Put every line of the records below into a numbered list, skipping blank lines and leaving out the pictures.
START Record extracts
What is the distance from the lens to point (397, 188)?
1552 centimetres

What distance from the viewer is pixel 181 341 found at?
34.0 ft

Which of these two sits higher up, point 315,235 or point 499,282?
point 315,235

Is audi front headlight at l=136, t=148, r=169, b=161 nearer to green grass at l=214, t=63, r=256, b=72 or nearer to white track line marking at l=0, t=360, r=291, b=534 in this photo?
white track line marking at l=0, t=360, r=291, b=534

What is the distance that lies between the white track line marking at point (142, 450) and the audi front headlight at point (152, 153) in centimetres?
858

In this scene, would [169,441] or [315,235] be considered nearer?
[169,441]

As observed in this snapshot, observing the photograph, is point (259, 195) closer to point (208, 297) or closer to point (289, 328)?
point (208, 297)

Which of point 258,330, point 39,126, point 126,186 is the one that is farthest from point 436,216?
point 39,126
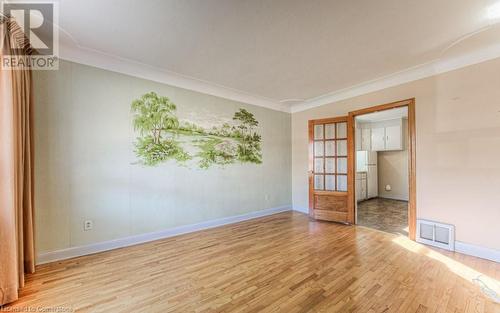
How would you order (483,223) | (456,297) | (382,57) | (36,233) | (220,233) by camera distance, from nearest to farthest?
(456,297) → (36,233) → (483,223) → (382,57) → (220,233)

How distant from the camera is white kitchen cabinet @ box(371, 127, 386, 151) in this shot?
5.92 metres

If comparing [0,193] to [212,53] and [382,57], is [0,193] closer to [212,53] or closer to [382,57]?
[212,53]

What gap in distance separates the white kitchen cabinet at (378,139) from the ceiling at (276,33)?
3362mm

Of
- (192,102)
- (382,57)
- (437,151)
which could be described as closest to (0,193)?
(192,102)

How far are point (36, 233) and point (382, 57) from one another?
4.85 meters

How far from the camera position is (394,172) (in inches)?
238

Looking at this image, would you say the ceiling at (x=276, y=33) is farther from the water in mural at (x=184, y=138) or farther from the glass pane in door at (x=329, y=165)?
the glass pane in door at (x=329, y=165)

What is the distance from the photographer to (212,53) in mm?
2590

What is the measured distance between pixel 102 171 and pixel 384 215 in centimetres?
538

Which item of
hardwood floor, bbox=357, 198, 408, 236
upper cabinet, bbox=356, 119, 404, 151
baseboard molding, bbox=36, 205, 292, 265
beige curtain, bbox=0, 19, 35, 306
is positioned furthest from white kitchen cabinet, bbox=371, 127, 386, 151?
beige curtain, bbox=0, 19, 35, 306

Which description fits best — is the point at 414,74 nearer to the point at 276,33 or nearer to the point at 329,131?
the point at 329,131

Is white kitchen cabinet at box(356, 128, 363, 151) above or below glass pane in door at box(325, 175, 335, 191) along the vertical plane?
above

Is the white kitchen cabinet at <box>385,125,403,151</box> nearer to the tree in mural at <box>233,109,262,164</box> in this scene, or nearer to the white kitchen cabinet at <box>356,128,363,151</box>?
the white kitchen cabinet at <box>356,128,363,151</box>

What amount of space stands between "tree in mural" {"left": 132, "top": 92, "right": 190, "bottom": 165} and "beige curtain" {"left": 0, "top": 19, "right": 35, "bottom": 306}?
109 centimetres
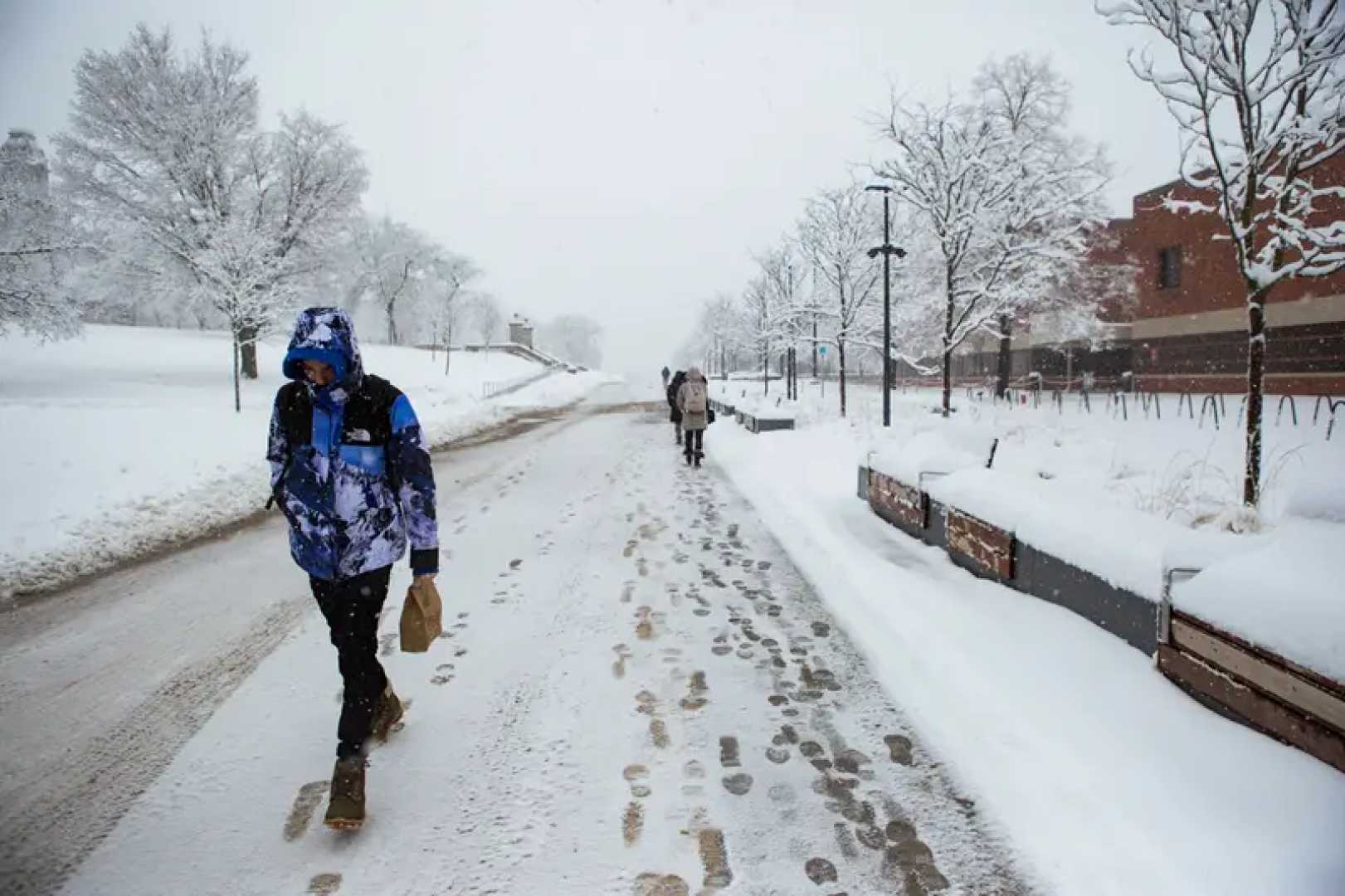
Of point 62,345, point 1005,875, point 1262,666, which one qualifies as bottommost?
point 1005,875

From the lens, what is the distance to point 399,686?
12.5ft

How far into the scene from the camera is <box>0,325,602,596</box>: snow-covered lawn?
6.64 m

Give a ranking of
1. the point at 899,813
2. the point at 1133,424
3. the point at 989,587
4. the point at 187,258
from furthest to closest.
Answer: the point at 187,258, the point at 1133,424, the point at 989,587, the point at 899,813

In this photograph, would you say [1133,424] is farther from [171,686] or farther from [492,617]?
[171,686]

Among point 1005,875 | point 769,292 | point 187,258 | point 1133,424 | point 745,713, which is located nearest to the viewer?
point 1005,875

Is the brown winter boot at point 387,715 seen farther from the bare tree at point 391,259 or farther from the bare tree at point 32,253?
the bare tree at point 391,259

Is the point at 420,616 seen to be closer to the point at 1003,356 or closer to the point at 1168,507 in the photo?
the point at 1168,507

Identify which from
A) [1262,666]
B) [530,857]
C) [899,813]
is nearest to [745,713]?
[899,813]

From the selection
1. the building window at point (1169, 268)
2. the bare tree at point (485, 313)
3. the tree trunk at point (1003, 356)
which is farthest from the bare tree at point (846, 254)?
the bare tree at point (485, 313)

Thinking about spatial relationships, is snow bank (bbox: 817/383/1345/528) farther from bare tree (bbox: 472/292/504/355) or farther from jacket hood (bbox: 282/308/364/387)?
END Record extracts
Answer below
1. What is the distance from the lens to point (397, 188)?
2. 1552 centimetres
3. What distance from the viewer is pixel 181 341 found at?
4. 34.0 ft
5. Which of these two sits higher up, point 315,235 or point 499,282?
6. point 315,235
7. Is audi front headlight at l=136, t=148, r=169, b=161 nearer to green grass at l=214, t=63, r=256, b=72 or nearer to white track line marking at l=0, t=360, r=291, b=534 in this photo?
8. white track line marking at l=0, t=360, r=291, b=534
9. What is the distance that lies between the white track line marking at point (142, 450) and the audi front headlight at point (152, 153) in centimetres?
10. 858
11. In this scene, would [169,441] or [315,235] be considered nearer?
12. [169,441]
13. As observed in this snapshot, observing the photograph, is point (259, 195) closer to point (208, 297) or closer to point (289, 328)?
14. point (208, 297)
15. Which of point 258,330, point 39,126, point 126,186 is the one that is farthest from point 436,216?
16. point 39,126
17. How would you order (483,223) | (456,297) | (382,57) | (36,233) | (220,233) by camera distance, from nearest to farthest?
18. (456,297) → (36,233) → (483,223) → (382,57) → (220,233)
19. How distant from the camera is white kitchen cabinet @ box(371, 127, 386, 151) in this shot?
20. 5.92 metres
21. If comparing [0,193] to [212,53] and [382,57], is [0,193] closer to [212,53] or closer to [382,57]?
22. [212,53]
23. What gap in distance separates the white kitchen cabinet at (378,139) from the ceiling at (276,33)?
24. 3362mm
25. Of
26. - (192,102)
27. - (382,57)
28. - (437,151)
29. which could be described as closest to (0,193)?
30. (192,102)
31. How far are point (36, 233) and point (382, 57) from one another?
32. 4.85 meters
33. How far from the camera position is (394,172) (in inches)?
34. 238
35. Looking at this image, would you say the ceiling at (x=276, y=33) is farther from the water in mural at (x=184, y=138) or farther from the glass pane in door at (x=329, y=165)?
36. the glass pane in door at (x=329, y=165)
37. What is the distance from the photographer to (212,53) in mm?
38. 2590
39. What is the measured distance between pixel 102 171 and pixel 384 215 in centimetres?
40. 538
41. Which item of
42. hardwood floor, bbox=357, 198, 408, 236
43. upper cabinet, bbox=356, 119, 404, 151
44. baseboard molding, bbox=36, 205, 292, 265
45. beige curtain, bbox=0, 19, 35, 306
46. is positioned furthest from white kitchen cabinet, bbox=371, 127, 386, 151?
47. beige curtain, bbox=0, 19, 35, 306
48. Which description fits best — is the point at 414,74 nearer to the point at 276,33 or nearer to the point at 329,131?
49. the point at 329,131
50. Is white kitchen cabinet at box(356, 128, 363, 151) above or below glass pane in door at box(325, 175, 335, 191) along the vertical plane?
51. above
52. Is the white kitchen cabinet at <box>385,125,403,151</box> nearer to the tree in mural at <box>233,109,262,164</box> in this scene, or nearer to the white kitchen cabinet at <box>356,128,363,151</box>?
53. the white kitchen cabinet at <box>356,128,363,151</box>
54. What amount of space stands between "tree in mural" {"left": 132, "top": 92, "right": 190, "bottom": 165} and "beige curtain" {"left": 0, "top": 19, "right": 35, "bottom": 306}?
55. 109 centimetres
56. Of point 62,345, point 1005,875, point 1262,666, which one qualifies as bottommost?
57. point 1005,875
58. From the lens, what is the distance to point 399,686?
59. 12.5ft
60. How far into the scene from the camera is <box>0,325,602,596</box>: snow-covered lawn?
61. 6.64 m
62. Give a ranking of
63. 1. the point at 899,813
64. 2. the point at 1133,424
65. 3. the point at 989,587
66. 4. the point at 187,258
67. from furthest to closest.
68. Answer: the point at 187,258, the point at 1133,424, the point at 989,587, the point at 899,813
69. In this photograph, would you say [1133,424] is farther from [171,686] or farther from [492,617]?
70. [171,686]
71. Among point 1005,875 | point 769,292 | point 187,258 | point 1133,424 | point 745,713, which is located nearest to the viewer?
72. point 1005,875
73. Is the brown winter boot at point 387,715 seen farther from the bare tree at point 391,259 or farther from the bare tree at point 32,253?
74. the bare tree at point 391,259
75. Is the point at 420,616 seen to be closer to the point at 1003,356 or closer to the point at 1168,507 in the photo?
76. the point at 1168,507
77. Identify which from
78. A) [1262,666]
79. B) [530,857]
80. C) [899,813]
81. is nearest to [745,713]?
82. [899,813]
83. From the selection
84. 1. the building window at point (1169, 268)
85. 2. the bare tree at point (485, 313)
86. 3. the tree trunk at point (1003, 356)
87. which is farthest from the bare tree at point (846, 254)?
88. the bare tree at point (485, 313)
89. Thinking about spatial relationships, is snow bank (bbox: 817/383/1345/528) farther from bare tree (bbox: 472/292/504/355) or farther from jacket hood (bbox: 282/308/364/387)?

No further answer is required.